I can’t decide how to feel about the R. Kelly verdict. I want to be angry that such a flagrant pervert escaped the long hand of the law, but I just can’t bring myself to do it. Maybe it’s because I appreciate the fact that money is finally buying justice for black people like it has been for white people. Or maybe I just have trouble turning my back on my favorite childhood musicians. Am I crazy to wonder why the parents who brought their children to R. Kelly and Michael Jackson’s houses aren’t being put on trial? Why would you allow your 13 year old daughter to hang out at a grown man’s house? R. Kelly didn’t even have an amusement park.

Monday, June 9, 2008

Barack Obama and the Fist Bump

Every minority in America who finds themselves dividing their time between white culture and their own also finds their identity somewhat divided. And when your job is involved, behaving one way around your ‘root culture’ and another around white culture is essential; especially when your root culture is (consciously or not) associated with negative stereotypes.

In America today a lot of things are, well, black and white. You’re either for us or against us. And for minorities, success often means choosing one culture or the other, especially for those minorities in the public eye. You’re either Al Sharpton or Clarence Thomas and both choices have consequences. ‘Keeping it Real’ is honorable, but gives the opposition the endless ammunition of negative cultural stereotypes. On the other hand, completely distancing yourself from that culture and being lauded as an exception to the racist rule just helps reinforce stereotypes.

Unfortunately, for minority candidates and professionals in general, the latter is the obvious choice despite the consequences. In order to be successful it is often times necessary to ‘play the game’. Which, roughly translated, means making white culture comfortable with your difference by closeting it. Or, at least, that’s the way it was.

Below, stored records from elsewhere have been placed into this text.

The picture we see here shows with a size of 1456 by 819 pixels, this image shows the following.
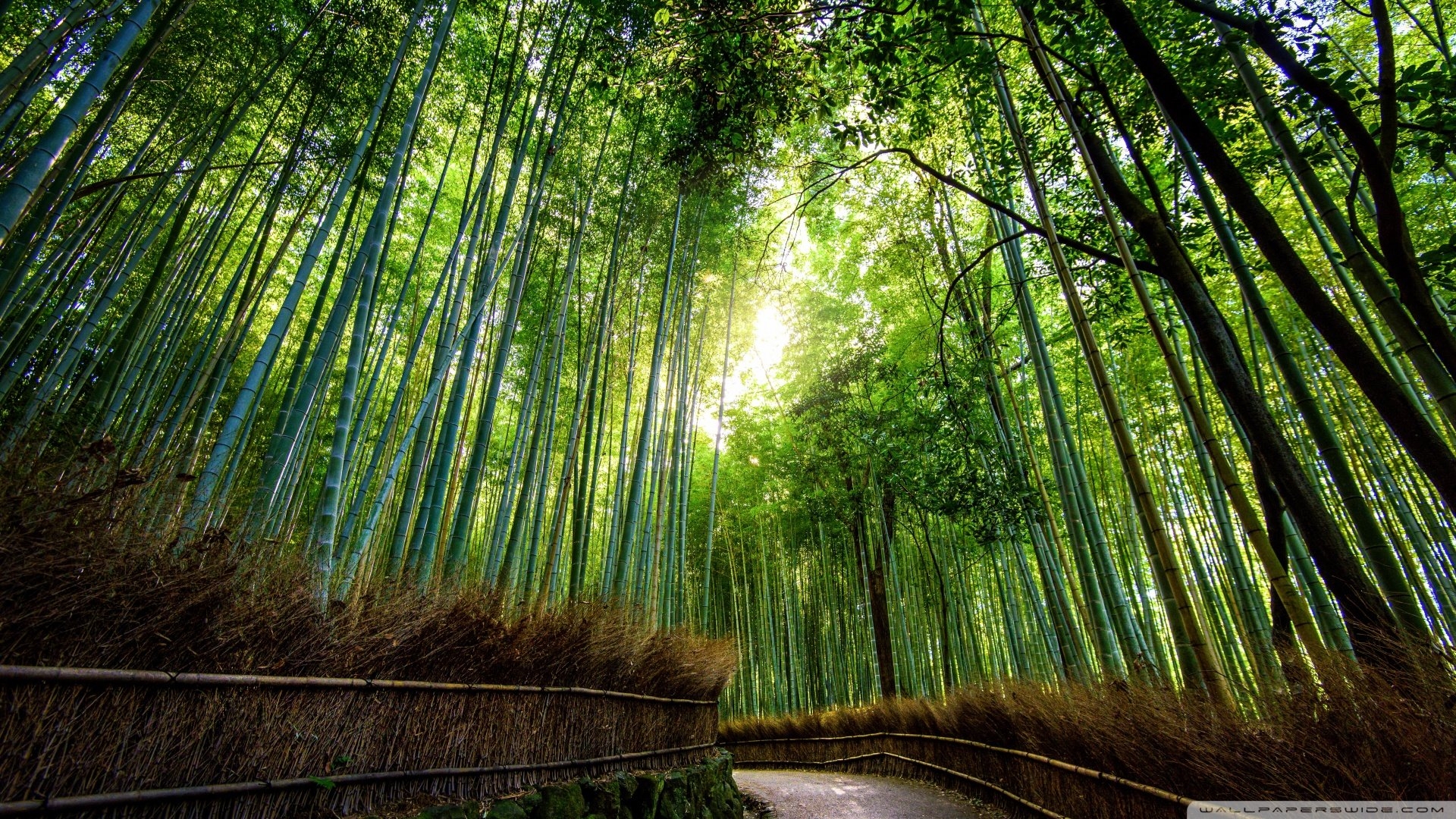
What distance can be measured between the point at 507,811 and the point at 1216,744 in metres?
2.29

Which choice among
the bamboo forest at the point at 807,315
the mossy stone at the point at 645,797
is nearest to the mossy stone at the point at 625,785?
the mossy stone at the point at 645,797

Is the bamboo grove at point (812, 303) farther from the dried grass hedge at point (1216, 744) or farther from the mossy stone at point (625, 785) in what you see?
the mossy stone at point (625, 785)

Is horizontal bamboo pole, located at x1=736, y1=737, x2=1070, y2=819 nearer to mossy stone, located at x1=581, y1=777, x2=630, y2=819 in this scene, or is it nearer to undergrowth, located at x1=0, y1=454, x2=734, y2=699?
mossy stone, located at x1=581, y1=777, x2=630, y2=819

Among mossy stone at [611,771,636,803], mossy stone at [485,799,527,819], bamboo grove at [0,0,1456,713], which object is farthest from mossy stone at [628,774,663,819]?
bamboo grove at [0,0,1456,713]

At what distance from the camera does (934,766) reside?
5102mm

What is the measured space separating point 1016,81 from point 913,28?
2.63 m

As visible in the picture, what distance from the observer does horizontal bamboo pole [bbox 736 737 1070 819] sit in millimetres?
3035

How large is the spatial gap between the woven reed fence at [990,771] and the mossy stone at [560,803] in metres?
2.13

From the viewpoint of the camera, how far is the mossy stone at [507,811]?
6.55 feet

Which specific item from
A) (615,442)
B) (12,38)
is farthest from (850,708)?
(12,38)

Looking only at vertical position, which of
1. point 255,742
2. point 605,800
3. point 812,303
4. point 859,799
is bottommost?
point 859,799

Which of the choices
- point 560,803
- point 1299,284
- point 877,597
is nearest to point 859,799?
point 560,803

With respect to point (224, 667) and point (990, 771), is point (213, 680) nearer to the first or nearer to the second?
point (224, 667)

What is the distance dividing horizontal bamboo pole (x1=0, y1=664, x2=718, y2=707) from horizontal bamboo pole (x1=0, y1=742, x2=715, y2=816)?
23 cm
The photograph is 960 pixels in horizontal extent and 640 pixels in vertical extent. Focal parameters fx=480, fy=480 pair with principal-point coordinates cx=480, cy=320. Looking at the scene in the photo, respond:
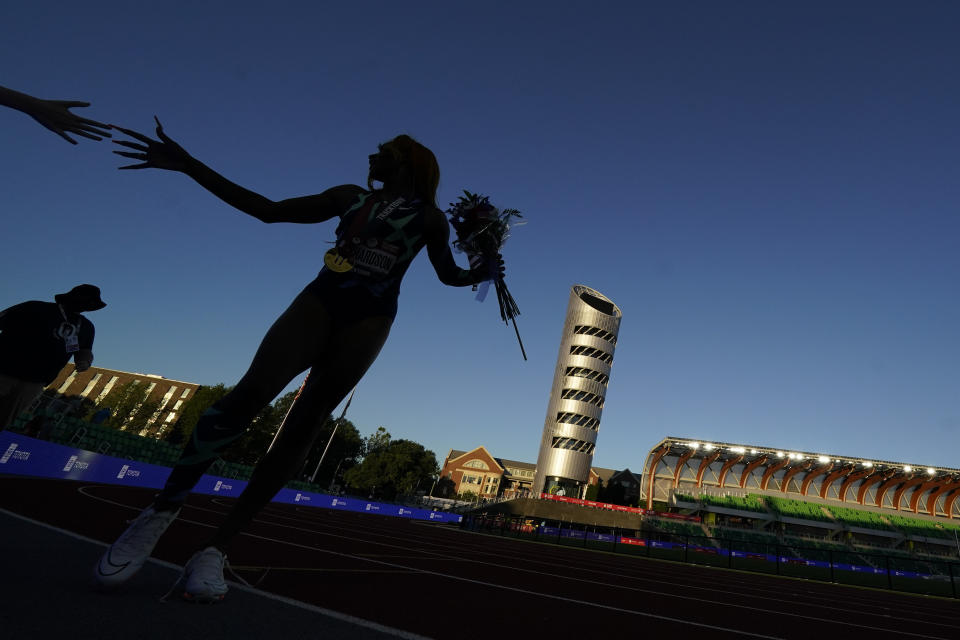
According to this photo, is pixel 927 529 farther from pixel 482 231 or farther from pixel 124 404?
pixel 124 404

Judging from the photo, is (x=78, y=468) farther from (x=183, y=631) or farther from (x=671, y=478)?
(x=671, y=478)

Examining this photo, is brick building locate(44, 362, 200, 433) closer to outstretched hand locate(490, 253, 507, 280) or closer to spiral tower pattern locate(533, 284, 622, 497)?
spiral tower pattern locate(533, 284, 622, 497)

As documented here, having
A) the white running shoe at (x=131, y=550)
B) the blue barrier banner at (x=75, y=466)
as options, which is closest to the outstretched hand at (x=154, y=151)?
the white running shoe at (x=131, y=550)

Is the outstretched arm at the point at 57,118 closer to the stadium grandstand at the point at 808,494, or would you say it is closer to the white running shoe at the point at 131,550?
the white running shoe at the point at 131,550

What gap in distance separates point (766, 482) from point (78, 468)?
216 ft

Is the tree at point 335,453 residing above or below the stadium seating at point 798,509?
below

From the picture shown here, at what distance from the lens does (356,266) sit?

When Obama announced himself as the Democratic Party’s Candidate in the face of Hillary’s refusal to let it go, his wife gave him a ‘fist bump’ (or pound or dap depending on whose culture you identify with). Those more foreign to black culture’s equivalent of a handshake called it ‘silly’ and used it as an excuse to question his leadership capabilities. But, while cross-cultural miscommunication does happen, like his initial, natural defense of his (albeit misguided) mentor, I think that they have gone out of their way to misunderstand.

And I think that any black person, especially Obama and Michelle who constantly find themselves called to the defense of the inconsequential and irrelevant, would know that the opposition would latch on to this like a dog with a bone. If you’re a black professional, that might be the way you say ‘what’s up’ to a friend at a barbecue, but you probably wouldn’t greet the boss that way at a business function. Especially not one held in St. Paul, Minnesota.

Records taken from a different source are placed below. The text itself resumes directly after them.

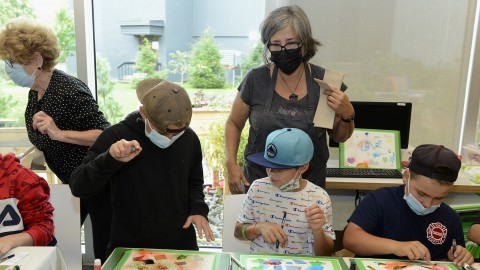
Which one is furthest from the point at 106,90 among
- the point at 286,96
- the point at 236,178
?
the point at 286,96

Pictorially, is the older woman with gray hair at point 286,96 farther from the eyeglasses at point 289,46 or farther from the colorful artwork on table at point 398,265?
the colorful artwork on table at point 398,265

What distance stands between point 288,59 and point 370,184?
1016 millimetres

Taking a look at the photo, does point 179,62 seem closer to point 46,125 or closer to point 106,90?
point 106,90

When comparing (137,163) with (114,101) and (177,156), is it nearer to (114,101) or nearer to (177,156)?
(177,156)

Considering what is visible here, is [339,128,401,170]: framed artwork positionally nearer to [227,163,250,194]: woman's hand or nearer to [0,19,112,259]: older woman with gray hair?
[227,163,250,194]: woman's hand

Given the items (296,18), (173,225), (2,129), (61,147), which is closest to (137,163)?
(173,225)

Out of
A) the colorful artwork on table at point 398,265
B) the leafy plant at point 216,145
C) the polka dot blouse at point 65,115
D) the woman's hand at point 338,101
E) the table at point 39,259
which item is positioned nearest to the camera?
the table at point 39,259

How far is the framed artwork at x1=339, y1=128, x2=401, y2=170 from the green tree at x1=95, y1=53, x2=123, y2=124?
170 cm

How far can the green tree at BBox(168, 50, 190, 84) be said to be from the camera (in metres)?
3.19

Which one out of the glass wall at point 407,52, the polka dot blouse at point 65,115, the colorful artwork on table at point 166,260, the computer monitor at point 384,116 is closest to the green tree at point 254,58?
the glass wall at point 407,52

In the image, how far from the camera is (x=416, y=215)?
1.62m

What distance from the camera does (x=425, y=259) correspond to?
4.77 feet

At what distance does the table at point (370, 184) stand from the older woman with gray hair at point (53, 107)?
131 cm

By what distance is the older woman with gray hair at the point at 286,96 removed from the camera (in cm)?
192
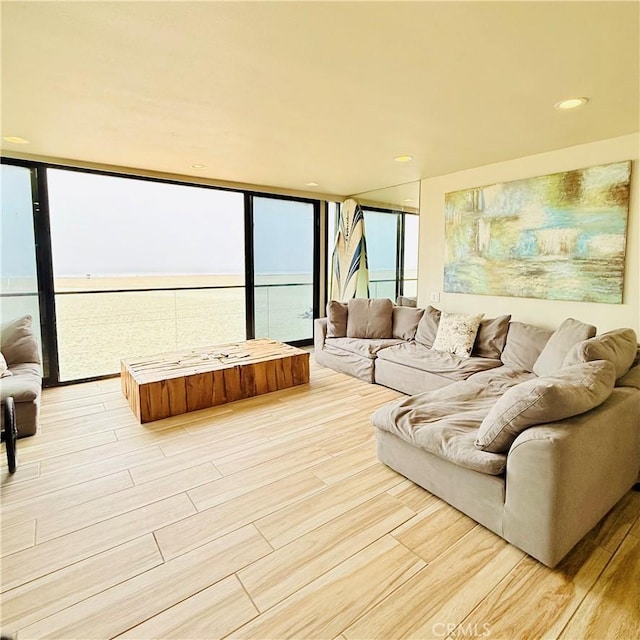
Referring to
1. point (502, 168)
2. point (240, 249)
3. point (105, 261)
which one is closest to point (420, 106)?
point (502, 168)

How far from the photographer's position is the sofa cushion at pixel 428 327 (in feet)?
13.7

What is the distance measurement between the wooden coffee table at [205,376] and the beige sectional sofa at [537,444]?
5.54ft

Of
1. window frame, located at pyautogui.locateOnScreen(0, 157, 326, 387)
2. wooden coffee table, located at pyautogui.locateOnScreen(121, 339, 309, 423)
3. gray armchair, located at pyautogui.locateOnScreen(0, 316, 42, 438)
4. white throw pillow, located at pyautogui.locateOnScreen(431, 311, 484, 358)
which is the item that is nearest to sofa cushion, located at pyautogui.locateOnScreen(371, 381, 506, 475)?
white throw pillow, located at pyautogui.locateOnScreen(431, 311, 484, 358)

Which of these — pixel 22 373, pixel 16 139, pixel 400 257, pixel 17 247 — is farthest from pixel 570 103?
pixel 17 247

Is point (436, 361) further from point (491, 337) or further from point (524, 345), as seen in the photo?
point (524, 345)

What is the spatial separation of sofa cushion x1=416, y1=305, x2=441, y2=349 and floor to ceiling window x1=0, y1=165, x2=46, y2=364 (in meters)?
4.10

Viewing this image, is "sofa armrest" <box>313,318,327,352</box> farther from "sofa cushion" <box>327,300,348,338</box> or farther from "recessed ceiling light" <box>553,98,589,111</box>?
"recessed ceiling light" <box>553,98,589,111</box>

Unless, of course, you felt that you had already scored the democratic nomination, and the only thing keeping me from becoming the 44th President of the United States was an ineffective octogenarian who was worthy of being ignored for the greater part of the presidential race. Then you could do whatever the *beep* you wanted to. Like “Dubya”.

When George W. Bush first took office, he was an inarticulate southern hick. Characteristics that, pre-2000, most Americans preferred to disassociate themselves from. But several years later, a drawl and a gun license were no longer characteristics of a dumb hick, but of a ‘man of the people’.

As a black American, I think that my favorite part aspect of Obama’s presidency will be watching the cultures collide. The first year or so will be overwhelmed by ‘cultural misunderstandings’ fueled by intolerance which will make black people giggle and white people consider repatriation. But, in the end, I think that Obama will be able to do what Colin and Condi could not: make it o.k. to be a minority again.